The Political Geography of Inequality : Regions and Redistribution
This book addresses two questions - why some political systems have more centralized systems of interpersonal redistribution than others, and why some political unions make larger efforts to equalize resources among their constituent units than others. This book presents a new theory of the origin of fiscal structures in systems with several levels of government. The argument points to two major factors to account for the variation in redistribution: the interplay between economic geography and political representation on the one hand, and the scope of interregional economic externalities on the other. To test the empirical implications derived from the argument, the book relies on in-depth studies of the choice of fiscal structures in unions as diverse as the European Union, Canada and the United States in the aftermath of the Great Depression; Germany before and after Reunification; and Spain after the transition to democracy.
- Online resource
- 05 Apr 2012
- Cambridge University Press (Virtual Publishing)

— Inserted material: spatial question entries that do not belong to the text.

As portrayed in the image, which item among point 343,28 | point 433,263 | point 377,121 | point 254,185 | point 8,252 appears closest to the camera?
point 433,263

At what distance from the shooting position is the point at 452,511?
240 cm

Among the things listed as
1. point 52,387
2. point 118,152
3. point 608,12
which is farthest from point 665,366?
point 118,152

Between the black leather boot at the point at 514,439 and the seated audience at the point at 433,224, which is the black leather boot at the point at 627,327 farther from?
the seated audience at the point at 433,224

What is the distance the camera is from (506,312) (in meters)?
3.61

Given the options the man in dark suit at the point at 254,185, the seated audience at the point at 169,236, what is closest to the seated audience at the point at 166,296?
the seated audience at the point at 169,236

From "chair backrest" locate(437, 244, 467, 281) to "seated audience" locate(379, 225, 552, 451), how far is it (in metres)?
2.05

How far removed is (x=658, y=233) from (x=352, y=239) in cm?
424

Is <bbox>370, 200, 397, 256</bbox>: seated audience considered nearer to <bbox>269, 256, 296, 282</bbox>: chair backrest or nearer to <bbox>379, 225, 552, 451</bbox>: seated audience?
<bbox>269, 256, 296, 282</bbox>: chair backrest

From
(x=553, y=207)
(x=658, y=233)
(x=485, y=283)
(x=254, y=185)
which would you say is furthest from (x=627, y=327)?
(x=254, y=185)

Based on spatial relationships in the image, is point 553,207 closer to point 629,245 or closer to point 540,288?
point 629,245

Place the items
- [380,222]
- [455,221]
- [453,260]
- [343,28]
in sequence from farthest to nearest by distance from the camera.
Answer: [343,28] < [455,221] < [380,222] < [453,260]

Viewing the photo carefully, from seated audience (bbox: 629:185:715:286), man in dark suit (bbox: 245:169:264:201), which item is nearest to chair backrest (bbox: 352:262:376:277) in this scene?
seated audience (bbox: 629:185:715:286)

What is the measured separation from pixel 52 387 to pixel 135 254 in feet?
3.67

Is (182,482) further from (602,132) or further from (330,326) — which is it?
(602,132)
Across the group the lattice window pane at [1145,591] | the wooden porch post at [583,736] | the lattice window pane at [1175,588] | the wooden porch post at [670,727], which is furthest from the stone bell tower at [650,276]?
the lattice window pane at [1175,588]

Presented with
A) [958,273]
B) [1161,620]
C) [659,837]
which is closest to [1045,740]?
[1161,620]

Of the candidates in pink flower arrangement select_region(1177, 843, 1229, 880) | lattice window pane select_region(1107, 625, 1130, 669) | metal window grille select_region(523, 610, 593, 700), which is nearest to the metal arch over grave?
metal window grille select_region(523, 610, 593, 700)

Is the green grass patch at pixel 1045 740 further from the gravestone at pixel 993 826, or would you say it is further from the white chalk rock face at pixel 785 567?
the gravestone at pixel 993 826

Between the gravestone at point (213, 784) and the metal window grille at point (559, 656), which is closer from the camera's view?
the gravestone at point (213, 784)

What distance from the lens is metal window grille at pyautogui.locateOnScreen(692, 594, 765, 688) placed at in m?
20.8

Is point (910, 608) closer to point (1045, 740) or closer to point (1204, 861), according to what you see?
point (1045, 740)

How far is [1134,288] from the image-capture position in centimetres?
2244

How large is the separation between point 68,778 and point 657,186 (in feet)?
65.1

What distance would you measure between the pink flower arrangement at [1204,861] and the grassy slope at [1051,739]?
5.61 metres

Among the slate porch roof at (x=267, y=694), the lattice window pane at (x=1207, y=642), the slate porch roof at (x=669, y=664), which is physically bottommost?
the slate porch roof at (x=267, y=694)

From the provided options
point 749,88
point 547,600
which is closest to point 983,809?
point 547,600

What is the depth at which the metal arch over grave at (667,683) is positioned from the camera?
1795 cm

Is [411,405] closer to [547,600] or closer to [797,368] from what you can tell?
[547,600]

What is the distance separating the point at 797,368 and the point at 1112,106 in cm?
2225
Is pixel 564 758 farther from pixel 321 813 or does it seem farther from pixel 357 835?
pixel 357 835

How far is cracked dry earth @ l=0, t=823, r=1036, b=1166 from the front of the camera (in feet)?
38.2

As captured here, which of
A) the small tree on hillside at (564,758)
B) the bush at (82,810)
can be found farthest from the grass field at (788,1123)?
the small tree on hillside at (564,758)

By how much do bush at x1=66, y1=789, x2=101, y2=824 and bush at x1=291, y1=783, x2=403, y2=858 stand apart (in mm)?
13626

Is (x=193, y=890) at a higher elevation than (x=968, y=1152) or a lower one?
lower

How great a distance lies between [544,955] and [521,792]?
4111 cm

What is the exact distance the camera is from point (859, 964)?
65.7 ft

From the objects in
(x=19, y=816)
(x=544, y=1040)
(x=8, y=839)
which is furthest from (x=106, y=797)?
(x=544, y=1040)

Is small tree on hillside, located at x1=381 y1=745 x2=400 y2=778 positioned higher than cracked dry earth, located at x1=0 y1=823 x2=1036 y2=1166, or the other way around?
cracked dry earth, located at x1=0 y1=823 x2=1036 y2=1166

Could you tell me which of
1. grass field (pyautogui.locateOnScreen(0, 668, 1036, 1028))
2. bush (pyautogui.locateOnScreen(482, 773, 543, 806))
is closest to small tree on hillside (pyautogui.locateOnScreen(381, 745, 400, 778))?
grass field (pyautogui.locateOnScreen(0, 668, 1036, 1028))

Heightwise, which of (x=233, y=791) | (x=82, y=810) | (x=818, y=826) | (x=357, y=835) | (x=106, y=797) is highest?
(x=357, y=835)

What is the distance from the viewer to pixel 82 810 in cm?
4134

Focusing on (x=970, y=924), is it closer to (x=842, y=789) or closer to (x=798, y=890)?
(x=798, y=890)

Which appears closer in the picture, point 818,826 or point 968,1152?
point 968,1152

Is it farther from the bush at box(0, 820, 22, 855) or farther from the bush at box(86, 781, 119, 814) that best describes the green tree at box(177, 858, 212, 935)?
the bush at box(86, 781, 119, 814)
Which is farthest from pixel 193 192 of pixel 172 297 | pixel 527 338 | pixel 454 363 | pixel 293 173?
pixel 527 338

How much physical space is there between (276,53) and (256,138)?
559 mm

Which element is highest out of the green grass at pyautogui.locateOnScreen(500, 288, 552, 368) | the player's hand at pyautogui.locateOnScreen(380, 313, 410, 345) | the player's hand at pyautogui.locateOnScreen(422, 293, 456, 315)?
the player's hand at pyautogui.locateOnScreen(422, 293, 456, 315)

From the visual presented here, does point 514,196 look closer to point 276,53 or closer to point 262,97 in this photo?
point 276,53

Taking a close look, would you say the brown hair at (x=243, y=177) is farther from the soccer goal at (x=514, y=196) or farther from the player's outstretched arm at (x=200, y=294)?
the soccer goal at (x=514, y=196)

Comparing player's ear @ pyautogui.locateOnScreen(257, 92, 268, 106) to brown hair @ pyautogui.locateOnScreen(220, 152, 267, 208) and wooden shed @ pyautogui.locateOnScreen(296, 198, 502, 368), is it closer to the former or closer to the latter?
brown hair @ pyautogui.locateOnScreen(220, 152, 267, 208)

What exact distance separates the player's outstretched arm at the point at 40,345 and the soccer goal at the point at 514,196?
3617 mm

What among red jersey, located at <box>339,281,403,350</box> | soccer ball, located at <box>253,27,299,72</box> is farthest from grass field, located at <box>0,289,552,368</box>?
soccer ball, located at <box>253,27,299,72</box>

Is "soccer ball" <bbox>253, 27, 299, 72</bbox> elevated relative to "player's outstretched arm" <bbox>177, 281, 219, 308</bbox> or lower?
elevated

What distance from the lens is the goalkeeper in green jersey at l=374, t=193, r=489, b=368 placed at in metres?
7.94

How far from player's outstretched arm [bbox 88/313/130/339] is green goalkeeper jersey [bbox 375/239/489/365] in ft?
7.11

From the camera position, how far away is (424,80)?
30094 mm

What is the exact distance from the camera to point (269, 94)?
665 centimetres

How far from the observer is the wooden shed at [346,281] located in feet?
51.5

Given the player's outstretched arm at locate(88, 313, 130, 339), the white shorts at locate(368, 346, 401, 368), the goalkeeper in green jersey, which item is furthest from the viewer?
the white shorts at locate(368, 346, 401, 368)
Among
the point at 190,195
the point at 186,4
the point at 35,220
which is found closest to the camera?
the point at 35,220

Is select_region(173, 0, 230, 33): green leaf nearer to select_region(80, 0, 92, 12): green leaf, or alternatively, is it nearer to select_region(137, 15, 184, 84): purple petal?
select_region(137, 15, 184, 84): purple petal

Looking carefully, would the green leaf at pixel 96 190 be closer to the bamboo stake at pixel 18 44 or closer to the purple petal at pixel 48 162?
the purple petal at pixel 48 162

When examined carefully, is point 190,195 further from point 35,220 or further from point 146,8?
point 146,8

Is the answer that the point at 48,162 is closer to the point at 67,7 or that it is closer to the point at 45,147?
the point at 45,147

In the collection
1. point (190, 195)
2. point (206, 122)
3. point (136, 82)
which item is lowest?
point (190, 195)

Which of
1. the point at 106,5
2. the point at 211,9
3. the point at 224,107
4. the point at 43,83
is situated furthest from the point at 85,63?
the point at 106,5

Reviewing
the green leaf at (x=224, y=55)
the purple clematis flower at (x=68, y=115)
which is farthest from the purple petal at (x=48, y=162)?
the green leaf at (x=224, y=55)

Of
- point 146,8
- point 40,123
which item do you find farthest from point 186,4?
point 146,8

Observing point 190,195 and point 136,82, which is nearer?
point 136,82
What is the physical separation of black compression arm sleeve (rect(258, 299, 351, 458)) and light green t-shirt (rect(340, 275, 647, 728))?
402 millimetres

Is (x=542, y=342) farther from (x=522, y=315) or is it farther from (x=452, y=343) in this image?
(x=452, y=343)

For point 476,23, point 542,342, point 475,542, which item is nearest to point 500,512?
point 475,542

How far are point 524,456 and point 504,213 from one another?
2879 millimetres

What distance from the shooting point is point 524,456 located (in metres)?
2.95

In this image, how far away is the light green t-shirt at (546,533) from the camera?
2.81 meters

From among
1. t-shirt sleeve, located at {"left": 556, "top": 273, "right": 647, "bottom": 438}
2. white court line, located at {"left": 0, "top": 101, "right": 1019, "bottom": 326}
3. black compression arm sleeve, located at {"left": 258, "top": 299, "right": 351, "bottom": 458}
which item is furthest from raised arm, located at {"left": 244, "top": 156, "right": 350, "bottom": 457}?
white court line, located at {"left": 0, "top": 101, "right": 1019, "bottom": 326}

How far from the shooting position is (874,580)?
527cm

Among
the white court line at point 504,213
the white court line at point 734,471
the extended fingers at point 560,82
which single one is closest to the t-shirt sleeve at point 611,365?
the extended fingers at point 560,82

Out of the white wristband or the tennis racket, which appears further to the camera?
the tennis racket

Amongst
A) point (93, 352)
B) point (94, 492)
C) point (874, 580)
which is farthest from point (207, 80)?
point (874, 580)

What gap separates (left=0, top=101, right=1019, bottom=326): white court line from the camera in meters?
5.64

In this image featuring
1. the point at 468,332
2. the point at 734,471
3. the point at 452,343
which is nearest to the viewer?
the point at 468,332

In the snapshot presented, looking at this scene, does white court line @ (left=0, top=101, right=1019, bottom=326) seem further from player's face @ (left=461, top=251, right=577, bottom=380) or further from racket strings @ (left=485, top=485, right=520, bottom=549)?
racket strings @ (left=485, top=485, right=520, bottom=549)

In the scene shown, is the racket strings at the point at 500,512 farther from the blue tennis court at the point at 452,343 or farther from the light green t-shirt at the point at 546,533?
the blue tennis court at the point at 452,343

- Cambridge, United Kingdom
- 37 b/w illus. 35 tables
"Across the world, federations and quasi-federations come in all shapes and sizes. Their welfare and redistributive consequences are also strikingly different. In this terrific, sophisticated, agenda-setting book, Pablo Beramendi explains why. The Political Geography of Inequality is a must-read." Carles Boix, Princeton University "By integrating the study of inequality with the study of federalism this ambitious book casts new light on both. The theoretical synthesis Beramendi proposes helps explain such diverse phenomena as why some countries and regions are better able to respond to economic shocks, why some countries can sustain higher levels of redistribution and equality, and why it is so difficult for currency unions like the Eurozone to succeed. The book is a remarkable achievement that will have a major impact on the field of comparative political economy for years to come." Torben Iversen, Harvard University "The design of fiscal unions is a topic of central importance not only in Europe but in all countries with some degree of local autonomy. In a methodologically sophisticated analysis, Beramendi destroys several stereotypes according to which local autonomy must be associated with a high degree of individual inequality. This is an eye-opening contribution." Adam Przeworski, New York University
Table of contents
1. Regions and redistribution: introduction and overview; 2. A theory of fiscal structures in political unions; 3. The road ahead: the empirical strategy; 4. The European Union: economic geography and fiscal structures under centrifugal representation; 5. North America's divide: distributive tensions, risk sharing, and the centralization of public insurance in federations; 6. Germany's reunification: distributive tensions and fiscal structures under centripetal representation; 7. Endogenous decentralization and welfare resilience: Spain, 1978-2007; 8. The political geography of inequality: summary and implications.
About Pablo Beramendi
Pablo Beramendi is an Associate Professor of Political Science at Duke University. His research focuses on the political economy of redistribution and inequality. Previously, he has taught at the Maxwell School of Syracuse University and at the Department of Politics at the University of Oxford. He is also a research associate at the Juan March Institute (Madrid) and a former research Fellow at the Science Center (Berlin). Among his published work are articles on the determinants of taxation and inequality; the role of inequality in shaping electoral turnout; and the relationship between federalism, inequality, and redistribution.